Service Oriented Architecture (SOA)

SOA

Service Oriented Architecture (popularly known as 'SOA') is an architectural style of designing systems using loosely coupled services which communicate with each other using well established protocols and message payloads.

A service is a discrete unit of functionality that can be accessed remotely, acted upon and updated independently.

SOA principles have evolved over time and away from applications having tightly coupled and rigid communication mechanisms which are hard to integrate with other systems. SOA aims at building well defined independent services which could be built using heterogeneous technology stack but conform to principles of SOA. These set of services could be easily integrated and each of these services could evolve independently of others.

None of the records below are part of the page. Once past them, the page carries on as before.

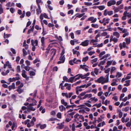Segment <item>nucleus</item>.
Instances as JSON below:
<instances>
[{
	"label": "nucleus",
	"mask_w": 131,
	"mask_h": 131,
	"mask_svg": "<svg viewBox=\"0 0 131 131\" xmlns=\"http://www.w3.org/2000/svg\"><path fill=\"white\" fill-rule=\"evenodd\" d=\"M11 35L10 34H6V35L5 33L4 32V37L5 39H6V38H8L10 36H11Z\"/></svg>",
	"instance_id": "nucleus-29"
},
{
	"label": "nucleus",
	"mask_w": 131,
	"mask_h": 131,
	"mask_svg": "<svg viewBox=\"0 0 131 131\" xmlns=\"http://www.w3.org/2000/svg\"><path fill=\"white\" fill-rule=\"evenodd\" d=\"M76 77H77V76H76L75 75V76L73 77H71L69 78V79L67 80L66 81V82L72 83L73 82V81L75 79V78Z\"/></svg>",
	"instance_id": "nucleus-9"
},
{
	"label": "nucleus",
	"mask_w": 131,
	"mask_h": 131,
	"mask_svg": "<svg viewBox=\"0 0 131 131\" xmlns=\"http://www.w3.org/2000/svg\"><path fill=\"white\" fill-rule=\"evenodd\" d=\"M22 76L24 78H26L27 76V75L26 74V71L25 70H23L22 71Z\"/></svg>",
	"instance_id": "nucleus-23"
},
{
	"label": "nucleus",
	"mask_w": 131,
	"mask_h": 131,
	"mask_svg": "<svg viewBox=\"0 0 131 131\" xmlns=\"http://www.w3.org/2000/svg\"><path fill=\"white\" fill-rule=\"evenodd\" d=\"M75 118V121L77 122V121H79L80 122L82 121H84V117L82 115H80L78 113L76 114L74 116Z\"/></svg>",
	"instance_id": "nucleus-1"
},
{
	"label": "nucleus",
	"mask_w": 131,
	"mask_h": 131,
	"mask_svg": "<svg viewBox=\"0 0 131 131\" xmlns=\"http://www.w3.org/2000/svg\"><path fill=\"white\" fill-rule=\"evenodd\" d=\"M73 62L75 64H78L79 62H80L81 60H80L78 59L77 60V59L74 58L73 60Z\"/></svg>",
	"instance_id": "nucleus-15"
},
{
	"label": "nucleus",
	"mask_w": 131,
	"mask_h": 131,
	"mask_svg": "<svg viewBox=\"0 0 131 131\" xmlns=\"http://www.w3.org/2000/svg\"><path fill=\"white\" fill-rule=\"evenodd\" d=\"M83 66L82 65H81L80 66V68H82L83 69L85 70L86 71H89V69L88 68L83 67Z\"/></svg>",
	"instance_id": "nucleus-30"
},
{
	"label": "nucleus",
	"mask_w": 131,
	"mask_h": 131,
	"mask_svg": "<svg viewBox=\"0 0 131 131\" xmlns=\"http://www.w3.org/2000/svg\"><path fill=\"white\" fill-rule=\"evenodd\" d=\"M79 76L80 78H81L82 79H85L86 78V77L85 76V75H83L81 74H78L77 75H76V76Z\"/></svg>",
	"instance_id": "nucleus-22"
},
{
	"label": "nucleus",
	"mask_w": 131,
	"mask_h": 131,
	"mask_svg": "<svg viewBox=\"0 0 131 131\" xmlns=\"http://www.w3.org/2000/svg\"><path fill=\"white\" fill-rule=\"evenodd\" d=\"M89 59V57L87 56L85 57H84L83 58L82 61L83 62H85L88 60Z\"/></svg>",
	"instance_id": "nucleus-35"
},
{
	"label": "nucleus",
	"mask_w": 131,
	"mask_h": 131,
	"mask_svg": "<svg viewBox=\"0 0 131 131\" xmlns=\"http://www.w3.org/2000/svg\"><path fill=\"white\" fill-rule=\"evenodd\" d=\"M87 20L88 21H91V23H94L96 21L97 19L96 18L94 19L93 17H91L89 18Z\"/></svg>",
	"instance_id": "nucleus-8"
},
{
	"label": "nucleus",
	"mask_w": 131,
	"mask_h": 131,
	"mask_svg": "<svg viewBox=\"0 0 131 131\" xmlns=\"http://www.w3.org/2000/svg\"><path fill=\"white\" fill-rule=\"evenodd\" d=\"M30 122V120L29 119H27V120H25L24 122V124L25 125H27Z\"/></svg>",
	"instance_id": "nucleus-47"
},
{
	"label": "nucleus",
	"mask_w": 131,
	"mask_h": 131,
	"mask_svg": "<svg viewBox=\"0 0 131 131\" xmlns=\"http://www.w3.org/2000/svg\"><path fill=\"white\" fill-rule=\"evenodd\" d=\"M91 26L92 27L95 28H98L99 27V26L97 24H91Z\"/></svg>",
	"instance_id": "nucleus-38"
},
{
	"label": "nucleus",
	"mask_w": 131,
	"mask_h": 131,
	"mask_svg": "<svg viewBox=\"0 0 131 131\" xmlns=\"http://www.w3.org/2000/svg\"><path fill=\"white\" fill-rule=\"evenodd\" d=\"M9 62L8 61L6 62V63L4 64V69H5L6 67L7 66L8 64H9Z\"/></svg>",
	"instance_id": "nucleus-55"
},
{
	"label": "nucleus",
	"mask_w": 131,
	"mask_h": 131,
	"mask_svg": "<svg viewBox=\"0 0 131 131\" xmlns=\"http://www.w3.org/2000/svg\"><path fill=\"white\" fill-rule=\"evenodd\" d=\"M3 13V10L2 8V4H0V14Z\"/></svg>",
	"instance_id": "nucleus-34"
},
{
	"label": "nucleus",
	"mask_w": 131,
	"mask_h": 131,
	"mask_svg": "<svg viewBox=\"0 0 131 131\" xmlns=\"http://www.w3.org/2000/svg\"><path fill=\"white\" fill-rule=\"evenodd\" d=\"M127 89L126 87L123 88L122 90V92L123 93L127 91Z\"/></svg>",
	"instance_id": "nucleus-62"
},
{
	"label": "nucleus",
	"mask_w": 131,
	"mask_h": 131,
	"mask_svg": "<svg viewBox=\"0 0 131 131\" xmlns=\"http://www.w3.org/2000/svg\"><path fill=\"white\" fill-rule=\"evenodd\" d=\"M46 124H43L40 125V127L41 129H42L46 128Z\"/></svg>",
	"instance_id": "nucleus-31"
},
{
	"label": "nucleus",
	"mask_w": 131,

Guiding principles of SOA:

Following are a few guiding principles of SOA (From Thomas Erl's, 'SOA Principles of Service Design'):

1. Service Abstraction

The service should abstract out the underlying complexities of implementation (functionally and technically).

2. Service Contract:

The service should adhere to a well-defined contract which is exposed to the clients of this service. For e.g., request response messaging formats and the contract of what the service offers.

3. Service Autonomy:

Services should control the underlying functionality and evolve independently without affecting other services.

4. Service Granularity:

Services should be designed to be sufficiently granular.

5. Service Composability:

Services could be used to compose multiple services into a bigger service which is well orchestrated.

6. Service Discovery:

Services should be self-discoverable.

7. Service Loose coupling:

Services should be loosely coupled and should use open standards for communicating amongst themselves. Loose coupling of services allow for independent evolution of services.

8. Service reusability:

Services should be designed by keeping reusability in mind. A service should offer specific functions with a well-defined context and the service could be potentially reused across the enterprise.

SOA Implementation:

The principles of SOA are independent of the implementation technology and there are lots of technologies which enable SOA adoption.

For messaging protocols, we can use SOAP or REST and Synchronous or/and Asynchronous modes of communication could be used.

For service orchestration, technologies like BPEL (Business Process Execution Language) which provides a language context for composing services could be used. There are a lot of commercial and open source vendors who support BPEL.

Reference Implementations:

SOA tools like Mule ESB, Oracle ESB, WSO2 etc. provide SOA implementations with features like service bus, message transformation, routing etc.